Я ей говарю, неча все время к сестры таскаться. Мы таперя муж и жена, говарю я ей. Твое место при детях. Она гаворит, я с дитями еду. Я гаварю, твое место возле мине. Она говарит, ты тоже хочешь с нами? А сама у зеркала наряжается и детей одевает.

А учить не пробовал? Мистер __ спрашивает.

Харпо голову наклонил и на руки свои смотрит. Нет, говорит эдак тихо, не пробовал. И застеснялся как-то.

Как же ты хочешь, штоб она тебя уважала? Бабы, они как дети. Им надо растолковать, што к чему. Ништо так не прочищает мозги, как пара хороших затрещин.

Трубкой запыхтел и дальше проповедует. София слишком много о себе понимает, говарит. Надобно ее чуток на место поставить.

Я Софию уважаю, она совсем на мине непохожая. Скажем, она заводит разговор, а Харпо и Мистер __ входють в комнату, так она и не думает замолчать. Спросють они, где какая-нибудь вещь лежит, скажет, не знаю, и дальше болтает.

Я раздумываю про енти дела, когда в другой раз Харпо меня спрашивает, как так сделать, штобы София слушалась. Я не говорю ему, што он счастливый. Што уже три года как они живут, а он все песни поет да насвистывает. А я каждый раз подскакиваю, когда Мистер __ меня окликает, и София смотрит на меня как то странно, будто жалеет.

Я говарю, Поучи ее.

Встречаю Харпо в другой раз, вся рожа у ево в синяках. Губа разбита. Глаз заплывши. За зубы держится да поясницу потирает.

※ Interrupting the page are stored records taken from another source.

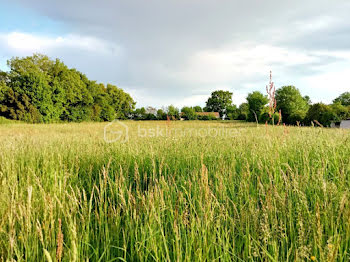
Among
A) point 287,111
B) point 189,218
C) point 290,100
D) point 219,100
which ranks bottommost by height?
point 189,218

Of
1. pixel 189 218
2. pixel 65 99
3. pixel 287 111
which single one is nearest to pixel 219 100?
pixel 287 111

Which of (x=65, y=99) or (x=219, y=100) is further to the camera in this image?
(x=219, y=100)

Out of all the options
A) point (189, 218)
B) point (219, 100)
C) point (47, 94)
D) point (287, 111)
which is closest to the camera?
point (189, 218)

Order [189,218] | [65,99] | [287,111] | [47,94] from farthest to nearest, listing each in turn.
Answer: [287,111] < [65,99] < [47,94] < [189,218]

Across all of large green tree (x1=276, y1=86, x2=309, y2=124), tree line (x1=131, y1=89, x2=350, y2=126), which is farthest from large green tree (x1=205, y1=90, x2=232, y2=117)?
large green tree (x1=276, y1=86, x2=309, y2=124)

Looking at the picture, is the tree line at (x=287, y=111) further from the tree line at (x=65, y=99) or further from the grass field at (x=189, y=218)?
the grass field at (x=189, y=218)

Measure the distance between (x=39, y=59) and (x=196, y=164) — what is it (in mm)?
44263

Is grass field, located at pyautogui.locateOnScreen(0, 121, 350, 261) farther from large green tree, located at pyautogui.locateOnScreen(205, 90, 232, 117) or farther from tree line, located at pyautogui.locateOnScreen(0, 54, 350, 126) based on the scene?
large green tree, located at pyautogui.locateOnScreen(205, 90, 232, 117)

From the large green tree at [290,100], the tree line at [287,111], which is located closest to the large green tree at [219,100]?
the tree line at [287,111]

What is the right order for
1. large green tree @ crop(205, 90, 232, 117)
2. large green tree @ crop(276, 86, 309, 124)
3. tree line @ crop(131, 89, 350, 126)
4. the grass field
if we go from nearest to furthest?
the grass field, tree line @ crop(131, 89, 350, 126), large green tree @ crop(276, 86, 309, 124), large green tree @ crop(205, 90, 232, 117)

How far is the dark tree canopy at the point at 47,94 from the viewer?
26.0 metres

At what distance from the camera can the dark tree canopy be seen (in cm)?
2603

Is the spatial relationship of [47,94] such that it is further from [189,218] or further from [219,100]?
[219,100]

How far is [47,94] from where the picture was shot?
27891 millimetres
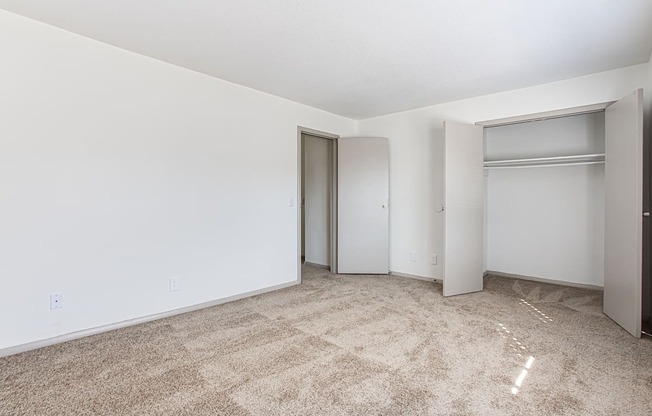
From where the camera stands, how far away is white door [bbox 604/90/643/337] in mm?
2479

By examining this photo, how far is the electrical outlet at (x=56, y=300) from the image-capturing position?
93.4 inches

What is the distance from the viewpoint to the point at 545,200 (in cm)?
421

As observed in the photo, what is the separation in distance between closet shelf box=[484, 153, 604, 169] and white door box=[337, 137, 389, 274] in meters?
1.45

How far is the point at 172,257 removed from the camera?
3006 millimetres

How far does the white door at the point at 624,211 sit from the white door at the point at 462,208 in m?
1.17

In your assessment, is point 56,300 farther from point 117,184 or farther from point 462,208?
point 462,208

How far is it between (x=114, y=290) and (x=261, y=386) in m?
1.60

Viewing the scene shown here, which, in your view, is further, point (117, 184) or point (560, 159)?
point (560, 159)

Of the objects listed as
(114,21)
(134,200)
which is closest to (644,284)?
(134,200)

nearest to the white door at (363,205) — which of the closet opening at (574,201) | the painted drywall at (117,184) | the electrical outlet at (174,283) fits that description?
the painted drywall at (117,184)

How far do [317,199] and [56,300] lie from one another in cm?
361

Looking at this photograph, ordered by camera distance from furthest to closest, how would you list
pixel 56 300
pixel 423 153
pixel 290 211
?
1. pixel 423 153
2. pixel 290 211
3. pixel 56 300

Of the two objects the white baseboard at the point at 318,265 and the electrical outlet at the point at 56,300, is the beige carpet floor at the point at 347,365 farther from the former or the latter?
the white baseboard at the point at 318,265

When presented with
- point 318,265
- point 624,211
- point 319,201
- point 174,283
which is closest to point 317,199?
point 319,201
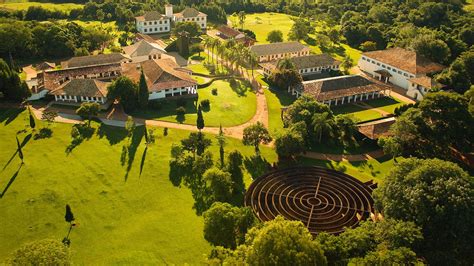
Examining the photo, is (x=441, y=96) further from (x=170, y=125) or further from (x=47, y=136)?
(x=47, y=136)

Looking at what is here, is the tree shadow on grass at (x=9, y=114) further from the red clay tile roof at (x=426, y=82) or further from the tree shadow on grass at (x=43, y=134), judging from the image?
the red clay tile roof at (x=426, y=82)

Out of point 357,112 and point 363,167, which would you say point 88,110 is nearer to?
point 363,167

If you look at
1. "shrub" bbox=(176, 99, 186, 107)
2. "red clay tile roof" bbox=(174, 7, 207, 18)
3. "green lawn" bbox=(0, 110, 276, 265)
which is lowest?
"green lawn" bbox=(0, 110, 276, 265)

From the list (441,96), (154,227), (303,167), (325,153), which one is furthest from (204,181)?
(441,96)

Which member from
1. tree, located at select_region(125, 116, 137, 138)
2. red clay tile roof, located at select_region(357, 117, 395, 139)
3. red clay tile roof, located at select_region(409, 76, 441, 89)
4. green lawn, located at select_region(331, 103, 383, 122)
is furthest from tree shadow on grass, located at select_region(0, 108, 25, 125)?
red clay tile roof, located at select_region(409, 76, 441, 89)

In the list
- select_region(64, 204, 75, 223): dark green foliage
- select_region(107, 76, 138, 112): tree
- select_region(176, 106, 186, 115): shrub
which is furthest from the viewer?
select_region(176, 106, 186, 115): shrub

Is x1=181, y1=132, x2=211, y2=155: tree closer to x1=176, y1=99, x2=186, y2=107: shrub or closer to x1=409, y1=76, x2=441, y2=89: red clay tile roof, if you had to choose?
x1=176, y1=99, x2=186, y2=107: shrub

Я говорю, Харпо, миленький, чево это с тобой?

Да мул окаянный, говорит, вчерась в поле как очумел. Днем с им намучился, а стал его в хлев загонять вечером, так он мне копытом промеж глаз. А еще ветрище вечером был. Руку окном прищемило.

Ну, говорю, с такими делами тебе небось некогда было Софию уму-разуму учить.

Неа, говорит.

Но он видать надежды не теряет.

Дорогой Бог!

Зашла я намедни в ихний двор и только хотела кликнуть их, как слышу в доме загрохотало. Я бегом на крыльцо. Детишки на берегу речки куличики песочные делали, так даже и ухом не повели.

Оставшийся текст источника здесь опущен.